Une bonne marche permet de rejoindre un col en une heure et demie, où le paysage, comme le vent, saisit le randonneur. En face, un vaste cirque glaciaire et son chapelet de sommets culminant à plus de 3 000 mètres. A gauche du vallon, sur un replat rocheux, à 2 590 mètres, le refuge attend ses visiteurs du jour : familles, alpinistes, grands randonneurs. Depuis peu, le lac du Grand Méan (compter une heure trente de plus) attire également ces curieux, partagés entre l’envie de voir un glacier se jeter dans un lac et la brutale réalité à laquelle cela renvoie.
Il est aussi une autre catégorie de personnes qui montent aux Evettes. Celles-ci délaissent très vite les cimes, préférant scruter le bâtiment, ce grand L blanc à toit plat, dont les murs brillent au soleil. « Les façades sont des panneaux Matra, un fabricant de composants automobiles », notent-elles. A l’intérieur, la simplicité du plan les ravit. Une première pièce équipée d’un poêle sert de lieu de vie l’hiver. Au fond, les sanitaires. La salle commune avec vue sur le massif ainsi que la cuisine sont à gauche. A droite, un couloir dessert six dortoirs. « Des cellules de huit… Et ces portes découpées d’un seul trait de scie ! » L’espace des gardiens est au fond. Puis, elles empilent deux robustes tabourets, « 50 ans, toujours intacts », soulèvent une trappe et observent un assemblage métallique géant : la charpente.

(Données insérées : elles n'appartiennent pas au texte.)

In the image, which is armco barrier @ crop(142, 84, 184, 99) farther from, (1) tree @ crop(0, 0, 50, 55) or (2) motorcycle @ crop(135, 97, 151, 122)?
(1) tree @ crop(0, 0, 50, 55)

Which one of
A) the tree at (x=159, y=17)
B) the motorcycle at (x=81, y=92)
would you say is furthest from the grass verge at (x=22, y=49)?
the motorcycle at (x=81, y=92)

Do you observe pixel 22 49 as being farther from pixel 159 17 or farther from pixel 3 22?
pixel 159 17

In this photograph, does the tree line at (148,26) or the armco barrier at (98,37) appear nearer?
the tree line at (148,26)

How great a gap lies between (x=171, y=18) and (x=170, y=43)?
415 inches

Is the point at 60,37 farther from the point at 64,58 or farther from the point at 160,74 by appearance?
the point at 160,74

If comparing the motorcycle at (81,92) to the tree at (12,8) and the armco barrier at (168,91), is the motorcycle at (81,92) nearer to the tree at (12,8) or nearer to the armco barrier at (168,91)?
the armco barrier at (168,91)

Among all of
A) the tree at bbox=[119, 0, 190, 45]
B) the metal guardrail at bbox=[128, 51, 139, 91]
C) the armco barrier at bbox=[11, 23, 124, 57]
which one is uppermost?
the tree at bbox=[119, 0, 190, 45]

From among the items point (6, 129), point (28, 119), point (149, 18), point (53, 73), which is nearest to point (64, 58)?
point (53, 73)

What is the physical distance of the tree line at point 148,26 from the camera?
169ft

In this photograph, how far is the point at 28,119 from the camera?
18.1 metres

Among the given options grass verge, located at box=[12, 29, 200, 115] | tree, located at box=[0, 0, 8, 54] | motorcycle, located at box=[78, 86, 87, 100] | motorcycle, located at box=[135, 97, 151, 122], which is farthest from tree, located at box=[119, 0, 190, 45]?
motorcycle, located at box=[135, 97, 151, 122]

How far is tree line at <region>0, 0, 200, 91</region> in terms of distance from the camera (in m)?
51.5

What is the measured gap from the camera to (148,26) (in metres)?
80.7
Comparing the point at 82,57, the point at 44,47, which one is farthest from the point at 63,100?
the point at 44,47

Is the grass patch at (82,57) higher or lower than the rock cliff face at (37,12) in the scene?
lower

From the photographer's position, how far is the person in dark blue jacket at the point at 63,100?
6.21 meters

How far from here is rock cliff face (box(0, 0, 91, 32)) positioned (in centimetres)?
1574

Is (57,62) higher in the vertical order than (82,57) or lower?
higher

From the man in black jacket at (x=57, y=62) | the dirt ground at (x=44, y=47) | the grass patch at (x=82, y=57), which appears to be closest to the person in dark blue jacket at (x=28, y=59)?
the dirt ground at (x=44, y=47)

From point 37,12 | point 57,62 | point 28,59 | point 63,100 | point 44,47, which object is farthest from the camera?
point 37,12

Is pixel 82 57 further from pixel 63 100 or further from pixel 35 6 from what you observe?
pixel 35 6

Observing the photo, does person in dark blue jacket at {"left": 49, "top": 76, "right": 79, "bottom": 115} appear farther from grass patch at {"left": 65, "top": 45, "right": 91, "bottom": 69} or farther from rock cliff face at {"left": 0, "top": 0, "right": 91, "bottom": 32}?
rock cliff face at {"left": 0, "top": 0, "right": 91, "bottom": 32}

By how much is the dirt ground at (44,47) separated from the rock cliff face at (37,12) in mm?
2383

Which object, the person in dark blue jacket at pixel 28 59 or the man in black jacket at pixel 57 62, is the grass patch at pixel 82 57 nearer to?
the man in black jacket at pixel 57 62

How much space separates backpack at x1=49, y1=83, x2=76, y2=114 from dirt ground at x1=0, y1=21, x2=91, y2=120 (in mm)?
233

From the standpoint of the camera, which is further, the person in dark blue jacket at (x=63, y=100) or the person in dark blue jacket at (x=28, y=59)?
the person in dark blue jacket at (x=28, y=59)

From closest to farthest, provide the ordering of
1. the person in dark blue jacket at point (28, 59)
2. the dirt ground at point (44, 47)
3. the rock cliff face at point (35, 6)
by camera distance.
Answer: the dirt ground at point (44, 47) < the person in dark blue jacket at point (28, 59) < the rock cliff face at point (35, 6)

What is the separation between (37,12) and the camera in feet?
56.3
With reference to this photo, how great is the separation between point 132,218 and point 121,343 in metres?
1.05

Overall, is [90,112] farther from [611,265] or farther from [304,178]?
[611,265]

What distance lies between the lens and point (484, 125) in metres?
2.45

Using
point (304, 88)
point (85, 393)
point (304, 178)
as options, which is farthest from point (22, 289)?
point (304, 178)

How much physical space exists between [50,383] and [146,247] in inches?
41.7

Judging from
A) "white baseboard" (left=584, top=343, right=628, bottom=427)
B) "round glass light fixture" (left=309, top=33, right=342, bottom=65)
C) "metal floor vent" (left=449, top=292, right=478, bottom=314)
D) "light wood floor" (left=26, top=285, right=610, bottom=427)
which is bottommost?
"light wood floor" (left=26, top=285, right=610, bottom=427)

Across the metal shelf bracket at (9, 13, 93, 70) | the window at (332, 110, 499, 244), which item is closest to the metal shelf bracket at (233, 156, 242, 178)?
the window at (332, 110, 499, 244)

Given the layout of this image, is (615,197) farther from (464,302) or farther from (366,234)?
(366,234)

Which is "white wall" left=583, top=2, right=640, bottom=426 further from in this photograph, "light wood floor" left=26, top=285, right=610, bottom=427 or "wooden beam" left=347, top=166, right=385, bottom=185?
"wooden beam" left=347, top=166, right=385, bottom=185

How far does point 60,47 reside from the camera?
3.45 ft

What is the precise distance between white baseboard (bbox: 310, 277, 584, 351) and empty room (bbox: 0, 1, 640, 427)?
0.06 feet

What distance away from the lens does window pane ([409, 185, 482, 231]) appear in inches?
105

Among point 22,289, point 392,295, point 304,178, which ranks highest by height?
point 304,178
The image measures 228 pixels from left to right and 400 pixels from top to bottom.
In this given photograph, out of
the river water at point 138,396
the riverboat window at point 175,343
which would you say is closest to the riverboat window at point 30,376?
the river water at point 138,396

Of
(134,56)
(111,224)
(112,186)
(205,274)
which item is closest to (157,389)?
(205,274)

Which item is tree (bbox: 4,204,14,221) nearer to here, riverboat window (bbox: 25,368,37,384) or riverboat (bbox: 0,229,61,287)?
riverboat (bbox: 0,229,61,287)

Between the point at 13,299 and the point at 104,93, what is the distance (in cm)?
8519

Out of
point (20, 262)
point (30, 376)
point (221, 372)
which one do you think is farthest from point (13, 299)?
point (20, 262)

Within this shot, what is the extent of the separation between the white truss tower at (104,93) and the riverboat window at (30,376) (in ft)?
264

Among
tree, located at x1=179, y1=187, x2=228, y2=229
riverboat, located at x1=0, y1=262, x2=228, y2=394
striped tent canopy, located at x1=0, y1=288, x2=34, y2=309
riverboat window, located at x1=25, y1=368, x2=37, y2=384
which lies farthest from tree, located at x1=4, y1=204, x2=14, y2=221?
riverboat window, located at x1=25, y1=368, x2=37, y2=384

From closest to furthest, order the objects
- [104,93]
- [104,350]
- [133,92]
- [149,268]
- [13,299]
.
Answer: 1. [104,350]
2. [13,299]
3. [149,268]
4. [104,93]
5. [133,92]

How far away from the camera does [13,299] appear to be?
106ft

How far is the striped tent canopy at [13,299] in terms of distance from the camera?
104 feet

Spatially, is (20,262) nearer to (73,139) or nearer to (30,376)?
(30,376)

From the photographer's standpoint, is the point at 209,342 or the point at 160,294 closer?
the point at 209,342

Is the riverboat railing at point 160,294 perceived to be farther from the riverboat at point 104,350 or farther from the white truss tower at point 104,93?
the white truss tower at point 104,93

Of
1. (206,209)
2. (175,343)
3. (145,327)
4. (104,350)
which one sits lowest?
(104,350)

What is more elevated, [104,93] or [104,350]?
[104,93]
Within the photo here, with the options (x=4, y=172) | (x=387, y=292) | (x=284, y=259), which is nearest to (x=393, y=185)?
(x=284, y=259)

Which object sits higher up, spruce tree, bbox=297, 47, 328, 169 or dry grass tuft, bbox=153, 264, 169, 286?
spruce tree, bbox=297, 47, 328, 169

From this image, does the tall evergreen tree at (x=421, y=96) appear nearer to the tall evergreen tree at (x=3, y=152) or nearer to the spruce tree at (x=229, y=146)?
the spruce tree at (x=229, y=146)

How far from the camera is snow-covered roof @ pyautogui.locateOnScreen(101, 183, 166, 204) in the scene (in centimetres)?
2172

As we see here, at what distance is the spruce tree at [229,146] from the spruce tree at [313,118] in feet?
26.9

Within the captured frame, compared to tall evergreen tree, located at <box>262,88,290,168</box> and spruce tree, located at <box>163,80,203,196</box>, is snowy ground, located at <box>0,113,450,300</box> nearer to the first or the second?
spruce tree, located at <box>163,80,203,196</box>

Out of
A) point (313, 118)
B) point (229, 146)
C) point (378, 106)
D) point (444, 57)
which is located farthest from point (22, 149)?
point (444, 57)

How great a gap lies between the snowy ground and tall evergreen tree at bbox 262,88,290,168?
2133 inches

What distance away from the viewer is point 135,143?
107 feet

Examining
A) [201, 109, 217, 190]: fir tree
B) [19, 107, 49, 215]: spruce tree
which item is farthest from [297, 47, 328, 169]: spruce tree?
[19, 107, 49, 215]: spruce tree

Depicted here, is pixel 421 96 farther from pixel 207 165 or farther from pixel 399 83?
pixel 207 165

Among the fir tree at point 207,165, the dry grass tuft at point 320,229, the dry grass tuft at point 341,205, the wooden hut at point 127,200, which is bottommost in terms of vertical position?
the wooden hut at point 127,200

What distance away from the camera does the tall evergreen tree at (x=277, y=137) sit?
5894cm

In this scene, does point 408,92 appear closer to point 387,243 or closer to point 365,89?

« Un système de modules carrés si léger qu’il permet de se passer de maçonnerie et de mur porteur », explique, pour justifier l’acrobatie, Jean-François Lyon-Caen, fondateur du master sur l’architecture en montagne à l’école de Grenoble, où il a enseigné pendant quarante ans. Le bâtiment a été assemblé en un été, en 1969, par quatre « non-professionnels » munis d’un escabeau et d’un tournevis. « C’était d’une simplicité enfantine. L’objet arrive entièrement préparé. Il n’y a pas de trou à percer, pas de ciment à couler. Même Ikea, c’est plus compliqué », assure Jean Masson, 92 ans, l’un d’eux, joint par téléphone.
Sur la liste des 26 refuges à rénover en priorité
Trois hommes sont à l’origine de tout ça : l’architecte savoyard Guy Rey-Millet et les ingénieurs Jean Prouvé et Léon Petroff, le premier ayant emprunté aux deux autres leur système économe en poids et en bras. Aujourd’hui, les fenêtres fuient. Le couple de gardiens doit déneiger 20 centimètres dans la grande salle en arrivant au printemps et met « quinze jours à monter le bâtiment à 10 °C ». Surtout, le sursis accordé pour la mise aux normes incendie n’est plus que de deux ans, assurent-ils. Rien d’étonnant à ce que la Fédération française des clubs alpins et de montagne (FFCAM), propriétaire des lieux, ait inscrit les Evettes sur la liste des 26 refuges à rénover en priorité, parmi les 120 qu’elle possède en altitude.